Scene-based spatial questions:

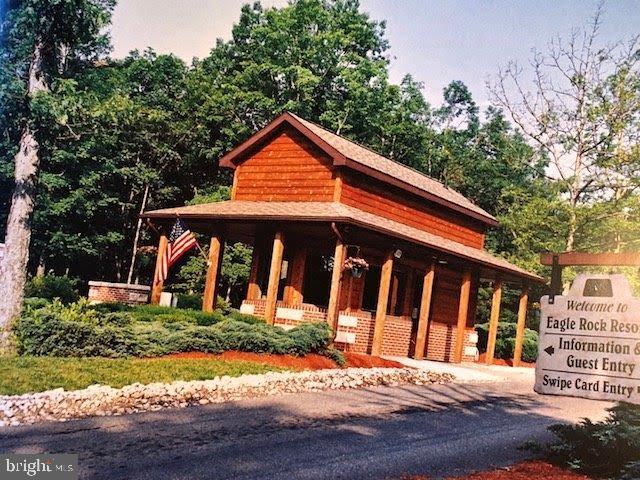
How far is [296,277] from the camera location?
64.9 ft

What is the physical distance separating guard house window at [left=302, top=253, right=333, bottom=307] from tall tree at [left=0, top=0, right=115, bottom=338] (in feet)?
32.3

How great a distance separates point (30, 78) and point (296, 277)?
10399 millimetres

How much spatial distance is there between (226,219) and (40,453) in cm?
1239

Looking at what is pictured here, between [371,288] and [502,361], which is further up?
[371,288]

**Problem requirements:** Output every line of the entries as a JSON list of strings, one string per line, with blank lines and pictures left out.

**Full response:**
[
  "How far is [296,277] from the camera location?",
  "64.9 ft",
  "What is the physical distance separating guard house window at [left=302, top=253, right=333, bottom=307] from tall tree at [left=0, top=0, right=115, bottom=338] (in feet)?",
  "32.3",
  "How great a distance separates point (30, 78) and point (296, 277)?",
  "10399 millimetres",
  "How much spatial distance is there between (226,219) and (40,453) in cm?",
  "1239",
  "Looking at what is pictured here, between [371,288] and [502,361], which is further up?",
  "[371,288]"
]